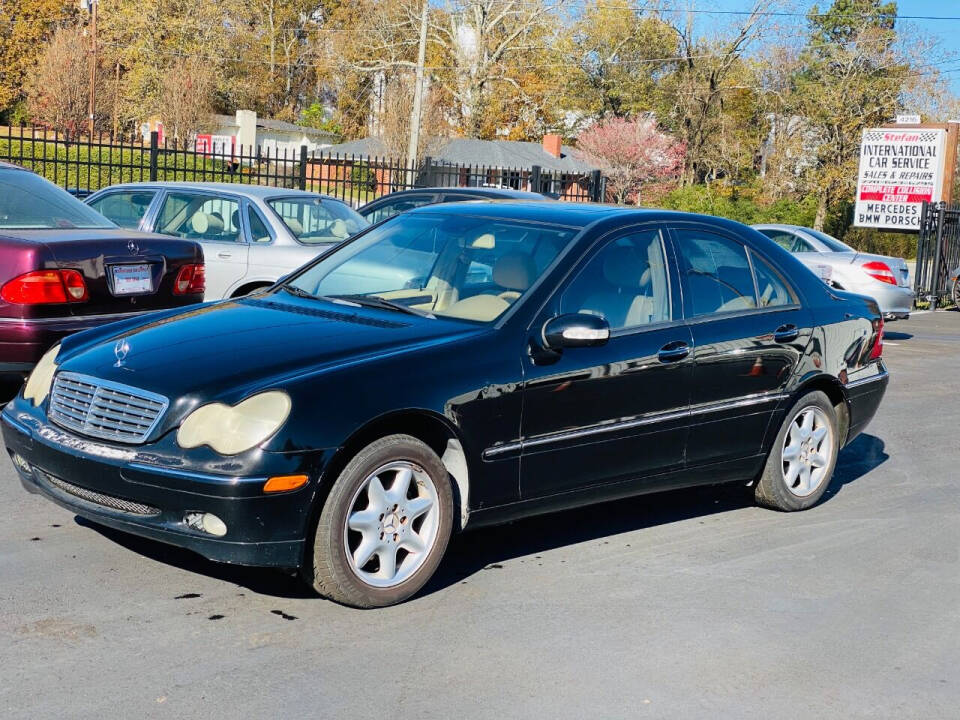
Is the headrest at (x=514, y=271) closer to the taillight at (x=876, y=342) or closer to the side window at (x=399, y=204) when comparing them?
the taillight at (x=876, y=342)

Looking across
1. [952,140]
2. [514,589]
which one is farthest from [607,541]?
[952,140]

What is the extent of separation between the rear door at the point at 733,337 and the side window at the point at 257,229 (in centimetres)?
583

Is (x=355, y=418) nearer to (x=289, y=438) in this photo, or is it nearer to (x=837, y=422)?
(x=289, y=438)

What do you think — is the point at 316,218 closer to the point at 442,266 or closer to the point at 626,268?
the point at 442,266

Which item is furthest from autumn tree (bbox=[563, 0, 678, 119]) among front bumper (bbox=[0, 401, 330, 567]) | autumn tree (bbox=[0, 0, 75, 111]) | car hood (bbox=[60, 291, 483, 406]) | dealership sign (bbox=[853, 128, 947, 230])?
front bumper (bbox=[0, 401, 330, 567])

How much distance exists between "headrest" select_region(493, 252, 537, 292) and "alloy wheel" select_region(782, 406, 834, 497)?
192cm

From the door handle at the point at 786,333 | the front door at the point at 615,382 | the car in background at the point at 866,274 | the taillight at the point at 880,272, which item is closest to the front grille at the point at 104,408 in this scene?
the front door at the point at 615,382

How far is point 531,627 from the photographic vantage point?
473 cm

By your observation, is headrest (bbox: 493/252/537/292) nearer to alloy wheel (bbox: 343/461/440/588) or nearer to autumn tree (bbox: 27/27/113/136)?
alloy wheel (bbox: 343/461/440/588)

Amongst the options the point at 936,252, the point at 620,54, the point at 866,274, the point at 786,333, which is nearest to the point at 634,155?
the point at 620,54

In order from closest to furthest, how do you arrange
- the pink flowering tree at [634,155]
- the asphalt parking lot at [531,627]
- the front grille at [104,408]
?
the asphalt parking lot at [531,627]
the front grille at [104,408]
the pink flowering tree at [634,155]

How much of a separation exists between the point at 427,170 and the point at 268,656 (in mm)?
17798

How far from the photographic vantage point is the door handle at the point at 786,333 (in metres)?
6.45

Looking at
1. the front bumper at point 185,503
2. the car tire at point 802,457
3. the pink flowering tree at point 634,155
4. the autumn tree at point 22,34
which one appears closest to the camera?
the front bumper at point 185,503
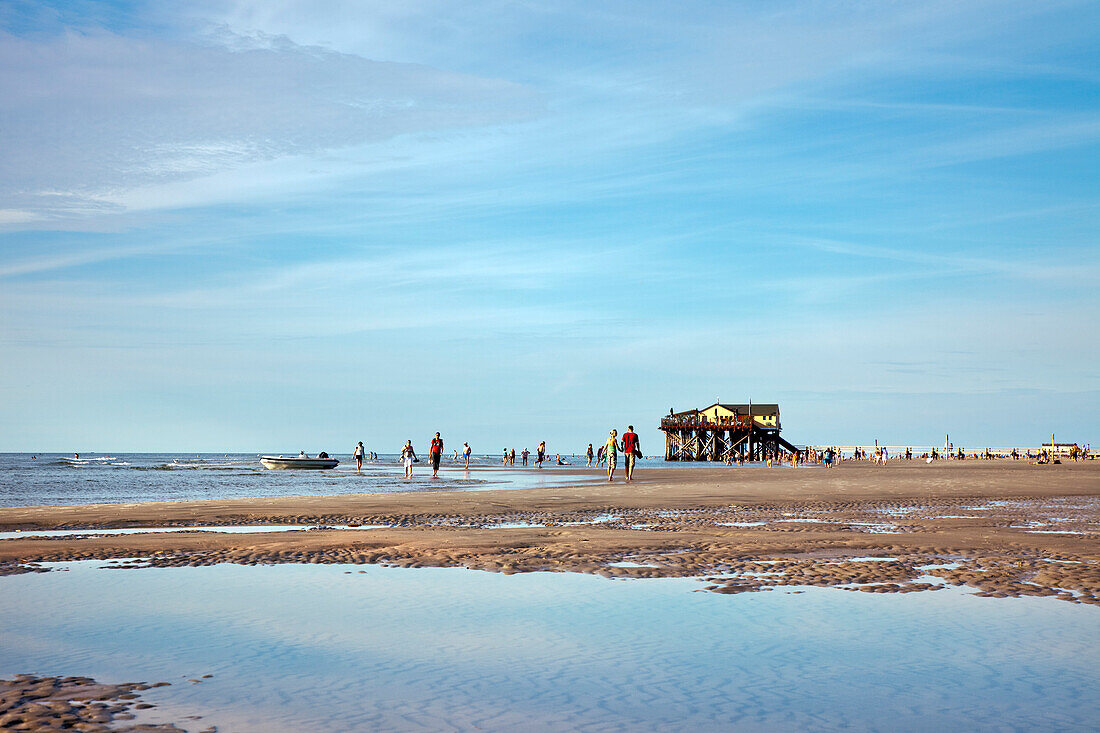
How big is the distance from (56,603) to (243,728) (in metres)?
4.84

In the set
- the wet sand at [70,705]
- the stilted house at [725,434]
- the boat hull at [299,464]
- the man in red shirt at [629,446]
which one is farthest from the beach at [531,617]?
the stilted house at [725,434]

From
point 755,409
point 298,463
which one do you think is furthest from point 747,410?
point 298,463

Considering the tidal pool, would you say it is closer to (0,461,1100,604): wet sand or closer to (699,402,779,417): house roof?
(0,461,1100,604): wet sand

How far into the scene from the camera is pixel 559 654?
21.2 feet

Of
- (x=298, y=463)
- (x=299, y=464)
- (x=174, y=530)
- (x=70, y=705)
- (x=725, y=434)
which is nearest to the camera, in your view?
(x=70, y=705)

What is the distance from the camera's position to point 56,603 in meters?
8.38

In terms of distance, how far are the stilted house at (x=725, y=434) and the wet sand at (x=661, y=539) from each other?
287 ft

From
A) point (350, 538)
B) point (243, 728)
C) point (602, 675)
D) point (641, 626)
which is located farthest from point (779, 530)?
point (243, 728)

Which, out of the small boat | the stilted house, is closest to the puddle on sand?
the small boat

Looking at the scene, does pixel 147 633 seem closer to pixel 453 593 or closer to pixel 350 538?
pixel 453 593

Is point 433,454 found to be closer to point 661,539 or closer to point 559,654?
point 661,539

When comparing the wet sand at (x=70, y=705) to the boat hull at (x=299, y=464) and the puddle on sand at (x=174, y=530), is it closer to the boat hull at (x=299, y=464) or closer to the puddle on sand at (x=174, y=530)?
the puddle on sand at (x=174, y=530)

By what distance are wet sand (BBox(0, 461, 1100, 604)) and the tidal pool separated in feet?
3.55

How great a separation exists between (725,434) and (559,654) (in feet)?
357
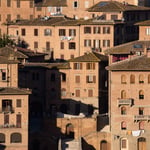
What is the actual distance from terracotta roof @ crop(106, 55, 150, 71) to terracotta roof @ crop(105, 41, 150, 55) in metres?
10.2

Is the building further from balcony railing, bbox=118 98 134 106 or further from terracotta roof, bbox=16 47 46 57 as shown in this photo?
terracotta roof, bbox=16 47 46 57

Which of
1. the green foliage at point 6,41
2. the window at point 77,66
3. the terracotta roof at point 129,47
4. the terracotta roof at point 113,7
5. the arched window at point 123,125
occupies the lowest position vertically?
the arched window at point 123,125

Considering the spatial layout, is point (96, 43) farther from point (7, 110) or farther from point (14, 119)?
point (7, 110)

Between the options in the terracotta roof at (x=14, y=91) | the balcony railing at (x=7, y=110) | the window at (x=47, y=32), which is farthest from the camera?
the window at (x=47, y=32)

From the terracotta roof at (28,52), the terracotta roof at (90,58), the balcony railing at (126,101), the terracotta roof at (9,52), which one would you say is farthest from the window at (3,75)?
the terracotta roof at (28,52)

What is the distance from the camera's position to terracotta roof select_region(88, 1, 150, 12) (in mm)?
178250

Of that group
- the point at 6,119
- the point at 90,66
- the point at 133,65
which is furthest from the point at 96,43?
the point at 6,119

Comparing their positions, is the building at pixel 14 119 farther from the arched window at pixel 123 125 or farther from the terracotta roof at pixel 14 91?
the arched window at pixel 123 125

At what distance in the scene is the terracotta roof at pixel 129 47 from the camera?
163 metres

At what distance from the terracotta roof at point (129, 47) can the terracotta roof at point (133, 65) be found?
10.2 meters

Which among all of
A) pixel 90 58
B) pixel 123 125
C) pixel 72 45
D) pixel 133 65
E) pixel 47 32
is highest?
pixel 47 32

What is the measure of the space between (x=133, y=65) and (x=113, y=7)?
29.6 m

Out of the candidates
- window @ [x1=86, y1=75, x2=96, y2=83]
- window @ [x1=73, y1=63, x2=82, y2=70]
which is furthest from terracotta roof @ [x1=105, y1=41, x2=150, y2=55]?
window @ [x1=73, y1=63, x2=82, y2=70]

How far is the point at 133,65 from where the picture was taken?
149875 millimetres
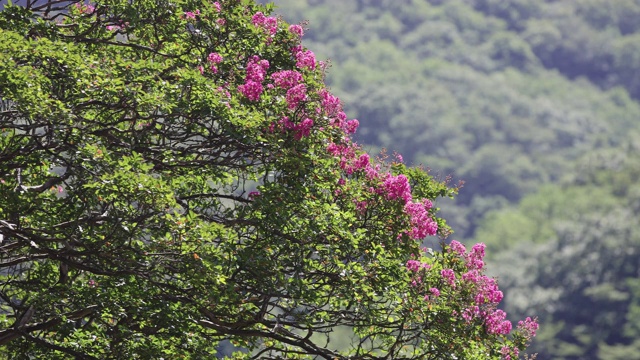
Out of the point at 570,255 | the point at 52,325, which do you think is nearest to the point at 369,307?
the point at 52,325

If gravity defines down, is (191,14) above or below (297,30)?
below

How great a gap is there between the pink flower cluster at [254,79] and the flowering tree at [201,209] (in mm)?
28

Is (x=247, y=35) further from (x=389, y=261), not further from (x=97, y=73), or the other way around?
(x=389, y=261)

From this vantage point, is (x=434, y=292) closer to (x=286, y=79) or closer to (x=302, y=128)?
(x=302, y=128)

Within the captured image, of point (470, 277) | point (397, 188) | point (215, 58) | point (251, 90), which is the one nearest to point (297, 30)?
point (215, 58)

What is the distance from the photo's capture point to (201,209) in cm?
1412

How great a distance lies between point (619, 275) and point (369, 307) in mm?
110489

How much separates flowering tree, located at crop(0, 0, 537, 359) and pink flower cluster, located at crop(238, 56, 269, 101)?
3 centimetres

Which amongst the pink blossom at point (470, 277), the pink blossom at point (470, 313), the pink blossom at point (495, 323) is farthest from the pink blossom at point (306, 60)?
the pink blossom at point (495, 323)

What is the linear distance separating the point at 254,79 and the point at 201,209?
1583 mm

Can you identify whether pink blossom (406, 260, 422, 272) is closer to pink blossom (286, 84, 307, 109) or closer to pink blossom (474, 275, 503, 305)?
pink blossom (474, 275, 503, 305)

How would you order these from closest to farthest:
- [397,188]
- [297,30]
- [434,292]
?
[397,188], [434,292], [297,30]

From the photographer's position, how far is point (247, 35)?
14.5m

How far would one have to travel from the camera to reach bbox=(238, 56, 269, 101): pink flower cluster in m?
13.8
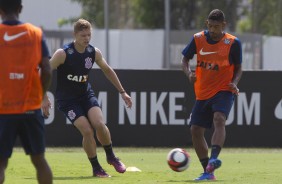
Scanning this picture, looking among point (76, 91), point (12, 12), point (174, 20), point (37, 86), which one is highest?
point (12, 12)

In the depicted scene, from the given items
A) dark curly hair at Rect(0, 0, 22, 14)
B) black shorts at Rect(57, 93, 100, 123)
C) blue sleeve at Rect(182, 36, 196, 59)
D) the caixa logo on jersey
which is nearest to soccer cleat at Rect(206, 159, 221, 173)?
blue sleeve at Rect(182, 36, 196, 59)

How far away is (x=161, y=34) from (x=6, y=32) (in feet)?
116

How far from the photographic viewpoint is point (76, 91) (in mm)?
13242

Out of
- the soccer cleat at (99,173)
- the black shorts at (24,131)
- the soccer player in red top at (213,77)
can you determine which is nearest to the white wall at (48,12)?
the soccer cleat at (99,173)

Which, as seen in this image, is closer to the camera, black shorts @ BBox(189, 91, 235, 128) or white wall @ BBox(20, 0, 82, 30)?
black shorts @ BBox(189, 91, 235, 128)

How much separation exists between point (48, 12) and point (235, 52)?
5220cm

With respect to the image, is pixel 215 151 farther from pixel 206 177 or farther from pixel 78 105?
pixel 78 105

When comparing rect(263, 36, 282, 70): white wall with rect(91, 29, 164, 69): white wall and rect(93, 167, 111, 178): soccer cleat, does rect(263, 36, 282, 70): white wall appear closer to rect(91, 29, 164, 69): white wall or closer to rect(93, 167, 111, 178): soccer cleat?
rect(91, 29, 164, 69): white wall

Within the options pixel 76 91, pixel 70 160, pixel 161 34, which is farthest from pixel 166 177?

★ ★ ★ ★ ★ ★ ★

Set down the listing word for word from the line with "With respect to" up to and including the last line of the listing.

With respect to the image, is pixel 215 151 farther from pixel 206 177 or farther from pixel 78 105?
pixel 78 105

When comparing rect(263, 36, 282, 70): white wall with rect(91, 29, 164, 69): white wall and rect(93, 167, 111, 178): soccer cleat, does rect(263, 36, 282, 70): white wall appear closer to rect(91, 29, 164, 69): white wall or closer to rect(93, 167, 111, 178): soccer cleat?
rect(91, 29, 164, 69): white wall

Within the options pixel 76 91, pixel 70 160, pixel 161 34, which is farthest from pixel 166 177?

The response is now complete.